|Release||October 20, 2020|
Amnesia: Rebirth is a 2020 survival horror video game developed and published by Frictional Games. It was released for Microsoft Windows, Linux and PlayStation 4 on October 20, 2020. It is the third installment in the franchise and serves as a sequel to Amnesia: The Dark Descent (2010). The game received generally favorable reviews upon release.
Like The Dark Descent, the game is played from a first-person perspective. The player assumes control of Tasi Trianon, who must wander through desert caves and ancient tombs in order to find the whereabouts of her companions. The game is dimly lit, and players must use light sources, such as Tasi's own fuel lamp, to see clearly and find ways to progress. Players can also scavenge matches, which can be used to light up mounted torches and candles. Players also need to solve various puzzles to progress in the game, and read the notes left by non-playable characters to know more about the story.
Like the first game, Tasi's fear level would build up gradually. Fear would overwhelm Tasi when she walks completely in the dark, causing her to hallucinate and hear whispers in her head. Grotesque images will also pop up in the screen. Solving puzzles, hiding from monsters, and managing light sources can control her fear, preventing such from happening.
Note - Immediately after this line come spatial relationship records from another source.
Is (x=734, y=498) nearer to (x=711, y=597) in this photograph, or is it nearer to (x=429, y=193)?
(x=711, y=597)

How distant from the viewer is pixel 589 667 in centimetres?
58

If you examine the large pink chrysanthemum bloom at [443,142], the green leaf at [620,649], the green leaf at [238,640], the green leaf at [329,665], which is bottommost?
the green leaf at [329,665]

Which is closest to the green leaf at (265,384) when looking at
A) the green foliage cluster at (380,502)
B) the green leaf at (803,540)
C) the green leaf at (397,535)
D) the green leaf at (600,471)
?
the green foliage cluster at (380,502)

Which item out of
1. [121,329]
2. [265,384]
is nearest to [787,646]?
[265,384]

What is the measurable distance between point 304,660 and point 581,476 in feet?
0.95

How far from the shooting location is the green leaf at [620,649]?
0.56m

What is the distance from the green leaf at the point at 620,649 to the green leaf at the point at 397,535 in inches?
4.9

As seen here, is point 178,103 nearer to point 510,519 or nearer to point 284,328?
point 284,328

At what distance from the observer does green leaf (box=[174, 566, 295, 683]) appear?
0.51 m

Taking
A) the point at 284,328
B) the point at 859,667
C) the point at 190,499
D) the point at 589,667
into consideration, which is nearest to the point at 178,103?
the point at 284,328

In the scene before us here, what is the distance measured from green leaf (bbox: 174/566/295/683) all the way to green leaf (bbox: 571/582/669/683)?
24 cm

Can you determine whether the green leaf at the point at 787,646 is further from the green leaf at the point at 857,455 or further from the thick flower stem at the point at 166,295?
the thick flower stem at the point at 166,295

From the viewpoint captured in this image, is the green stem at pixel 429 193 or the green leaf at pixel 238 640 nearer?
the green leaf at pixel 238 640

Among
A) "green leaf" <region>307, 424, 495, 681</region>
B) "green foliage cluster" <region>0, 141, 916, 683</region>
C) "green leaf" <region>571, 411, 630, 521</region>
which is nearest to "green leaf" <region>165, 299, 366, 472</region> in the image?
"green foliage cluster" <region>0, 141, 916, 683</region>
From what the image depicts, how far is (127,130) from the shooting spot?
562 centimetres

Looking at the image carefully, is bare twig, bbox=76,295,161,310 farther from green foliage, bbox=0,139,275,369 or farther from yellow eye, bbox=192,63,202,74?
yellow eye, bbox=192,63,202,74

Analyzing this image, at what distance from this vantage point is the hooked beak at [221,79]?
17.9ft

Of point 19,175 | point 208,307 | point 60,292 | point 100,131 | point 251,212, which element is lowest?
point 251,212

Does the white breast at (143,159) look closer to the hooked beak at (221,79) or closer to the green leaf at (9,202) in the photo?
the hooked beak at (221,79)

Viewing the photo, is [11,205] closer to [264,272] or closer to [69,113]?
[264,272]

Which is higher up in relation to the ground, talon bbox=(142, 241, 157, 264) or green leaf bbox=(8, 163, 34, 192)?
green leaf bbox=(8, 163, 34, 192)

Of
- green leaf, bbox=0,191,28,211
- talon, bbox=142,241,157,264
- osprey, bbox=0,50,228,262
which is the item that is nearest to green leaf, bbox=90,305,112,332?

The game does not feature any combat system and when Tasi encounters a supernatural creature, she could either run or hide. Unlike the first game, when the player is killed, the game would not reload an earlier save point. Instead, it will bring the player a bit forward, allowing the player to skip the monster encounter entirely during the player's second attempt.
The game is set in March 1937, approximately 98 years after the events of The Dark Descent. The story follows Anastasie “Tasi” Trianon, a French archeologist on an expedition in colonial Africa. After her plane crash-lands in a desert in Algeria, she wakes up to discover that all of her companions have gone missing and that she has no recollection of what happened immediately after the crash. Determined to find her husband Salim, Tasi braves the dangers of the desert to follow the trail of her expedition. As she navigates a cave, Tasi realizes that she had somehow come into possession of a Traveler's Amulet, an alien device that allows her to travel through Rifts to a dead alien world. She also discovers that she is pregnant. Tasi eventually finds Salim's corpse, having already succumbed to the mortal wounds he suffered in the plane crash. Distraught, Tasi continues on to try and find the rest of the expedition.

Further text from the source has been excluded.